Comment by pizzathyme

1 day ago

If that's the case, you can easily only write messages to your wife yourself.

But for the 99 other messages, especially things that mundanely convey information like "My daughter has the flu and I won't be in today", "Yes 2pm at Shake Shack sounds good", it will be much faster to read over drafts that are correct and then click send.

The only reason this wouldn't be faster is if the drafts are bad. And that is the point of the article: the models are good enough now that AI drafts don't need to be bad. We are just used to AI drafts being bad due to poor design.

I don't understand. Why do you need an AI for messages like "My daughter has the flu and I won't be in today" or "Yes 2pm at Shake Shack sounds good"? You just literally send that.

Do you really run these things through an AI to burden your reader with pointless additional text?

  • 100% agree. Email like you’re a CEO. Saves your time, saves other people’s time and signals high social status. What’s not to like?

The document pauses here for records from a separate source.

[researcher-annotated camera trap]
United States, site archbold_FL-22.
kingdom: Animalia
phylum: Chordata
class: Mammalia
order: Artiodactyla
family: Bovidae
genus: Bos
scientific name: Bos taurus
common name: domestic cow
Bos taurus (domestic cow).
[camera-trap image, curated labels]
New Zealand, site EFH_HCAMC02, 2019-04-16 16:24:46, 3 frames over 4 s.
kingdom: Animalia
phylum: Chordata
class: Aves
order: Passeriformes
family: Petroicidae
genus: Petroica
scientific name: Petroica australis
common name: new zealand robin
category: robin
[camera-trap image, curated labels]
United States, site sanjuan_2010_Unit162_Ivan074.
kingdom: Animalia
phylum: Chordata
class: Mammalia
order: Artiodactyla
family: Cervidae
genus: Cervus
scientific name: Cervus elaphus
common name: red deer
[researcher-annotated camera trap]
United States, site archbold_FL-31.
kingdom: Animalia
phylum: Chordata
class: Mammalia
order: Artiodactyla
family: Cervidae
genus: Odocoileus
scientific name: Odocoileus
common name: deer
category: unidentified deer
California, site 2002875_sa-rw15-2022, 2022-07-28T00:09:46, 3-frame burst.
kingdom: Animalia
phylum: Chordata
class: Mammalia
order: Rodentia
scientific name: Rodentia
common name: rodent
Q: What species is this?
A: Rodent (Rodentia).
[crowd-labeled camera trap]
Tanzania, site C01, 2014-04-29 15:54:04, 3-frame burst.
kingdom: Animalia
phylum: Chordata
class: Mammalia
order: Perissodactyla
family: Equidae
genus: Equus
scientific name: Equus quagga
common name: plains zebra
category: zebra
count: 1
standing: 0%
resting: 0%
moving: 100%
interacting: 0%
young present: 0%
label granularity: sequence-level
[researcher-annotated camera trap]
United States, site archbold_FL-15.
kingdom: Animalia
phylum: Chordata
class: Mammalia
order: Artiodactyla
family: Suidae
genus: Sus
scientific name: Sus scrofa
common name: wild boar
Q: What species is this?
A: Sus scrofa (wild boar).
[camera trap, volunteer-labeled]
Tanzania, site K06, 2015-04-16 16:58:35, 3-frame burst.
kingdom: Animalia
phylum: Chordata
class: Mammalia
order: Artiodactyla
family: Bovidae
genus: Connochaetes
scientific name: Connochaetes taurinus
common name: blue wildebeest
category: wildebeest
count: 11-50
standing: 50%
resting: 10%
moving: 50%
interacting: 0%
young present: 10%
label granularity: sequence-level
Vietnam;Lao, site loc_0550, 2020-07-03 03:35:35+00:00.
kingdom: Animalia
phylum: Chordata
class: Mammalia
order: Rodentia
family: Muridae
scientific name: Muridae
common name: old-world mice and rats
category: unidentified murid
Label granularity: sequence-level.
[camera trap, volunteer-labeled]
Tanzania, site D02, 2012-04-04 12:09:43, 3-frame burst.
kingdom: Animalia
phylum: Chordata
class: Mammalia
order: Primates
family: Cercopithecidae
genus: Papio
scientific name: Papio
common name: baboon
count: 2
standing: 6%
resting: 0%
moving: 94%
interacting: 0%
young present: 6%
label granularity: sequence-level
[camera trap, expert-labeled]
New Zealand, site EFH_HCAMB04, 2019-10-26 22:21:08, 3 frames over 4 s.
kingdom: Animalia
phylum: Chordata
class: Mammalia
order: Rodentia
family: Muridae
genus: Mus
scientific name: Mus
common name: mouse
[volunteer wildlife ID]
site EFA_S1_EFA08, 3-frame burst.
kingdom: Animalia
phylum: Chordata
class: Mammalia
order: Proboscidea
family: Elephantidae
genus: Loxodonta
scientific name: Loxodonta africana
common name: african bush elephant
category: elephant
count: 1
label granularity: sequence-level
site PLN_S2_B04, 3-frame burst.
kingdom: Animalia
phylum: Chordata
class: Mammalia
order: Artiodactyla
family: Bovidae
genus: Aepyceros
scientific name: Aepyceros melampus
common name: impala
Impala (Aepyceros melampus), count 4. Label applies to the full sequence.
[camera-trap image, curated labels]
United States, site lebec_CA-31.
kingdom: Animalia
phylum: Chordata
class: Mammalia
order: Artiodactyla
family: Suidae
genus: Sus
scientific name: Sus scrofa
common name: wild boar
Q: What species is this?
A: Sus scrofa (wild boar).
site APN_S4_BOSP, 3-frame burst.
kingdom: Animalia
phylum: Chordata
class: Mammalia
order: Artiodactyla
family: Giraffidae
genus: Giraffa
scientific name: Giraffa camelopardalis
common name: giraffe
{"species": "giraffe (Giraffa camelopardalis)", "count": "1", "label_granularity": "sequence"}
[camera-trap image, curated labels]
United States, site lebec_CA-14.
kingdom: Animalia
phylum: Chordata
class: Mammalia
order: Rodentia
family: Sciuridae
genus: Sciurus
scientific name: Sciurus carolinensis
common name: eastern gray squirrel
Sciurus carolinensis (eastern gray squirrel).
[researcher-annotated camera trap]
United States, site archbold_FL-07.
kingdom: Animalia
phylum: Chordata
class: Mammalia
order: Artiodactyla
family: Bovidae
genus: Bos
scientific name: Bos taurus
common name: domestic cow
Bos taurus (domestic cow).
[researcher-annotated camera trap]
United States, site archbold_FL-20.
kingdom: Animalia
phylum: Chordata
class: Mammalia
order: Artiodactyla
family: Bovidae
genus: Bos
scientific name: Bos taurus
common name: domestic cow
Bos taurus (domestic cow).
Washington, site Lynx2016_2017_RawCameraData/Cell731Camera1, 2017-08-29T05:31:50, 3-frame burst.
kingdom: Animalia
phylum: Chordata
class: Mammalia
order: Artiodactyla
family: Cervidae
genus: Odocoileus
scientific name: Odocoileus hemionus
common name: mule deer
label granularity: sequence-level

    • MY CEO sends the "professional" style email to me regularly - every few months. I'm not on his staff, so the only messages the CEO sends me are sent to tens of thousands of other people, translated into a dozen languages. They get extensive reviews for days to ensure they say exactly what is meant to be said and are unoffensive to everyone.

      Most of us don't need to write the CEO email ever in our life. I assume the CEO will write the flu message to his staff in the same style of tone as everyone else.

      2 replies →

  • Being so direct is considered rude in many contexts.

    • Oh come on it takes longer to work out how to prompt it to say it how you want it then check the output than it does to write a short email already.

      And we’re talking micro optimisation here.

      I mean I’ve sent 23 emails this year. Yeah that’s it.

  • They are automatically drafted when the email comes in, and you can accept or modify them.

    It’s like you’re asking why you would want a password manager when you can just type the characters yourself. It saves time if done correctly.

> But for the 99 other messages, especially things that mundanely convey information like "My daughter has the flu and I won't be in today", "Yes 2pm at Shake Shack sounds good", it will be much faster to read over drafts that are correct and then click send.

It takes me all of 5 seconds to type messages like that (I timed myself typing it). Where exactly is the savings from AI? I don't care, at all, if a 5s process can be turned into a 2s process (which I doubt it even can).

How would an AI know if "2pm at Shake Shake" works for me? I still need to read the original email and make a decision. The actual writing out the response takes me basically no time whatsoever.

  • An AI could read the email and check my calendar and then propose 2pm. Bonus if the AI works with his AI to figure out that 2pm works for both of us. A lot of time is wasted with people going back and forth trying to figure out when they can meet. That is also a hard problem even before you note the privacy concerns.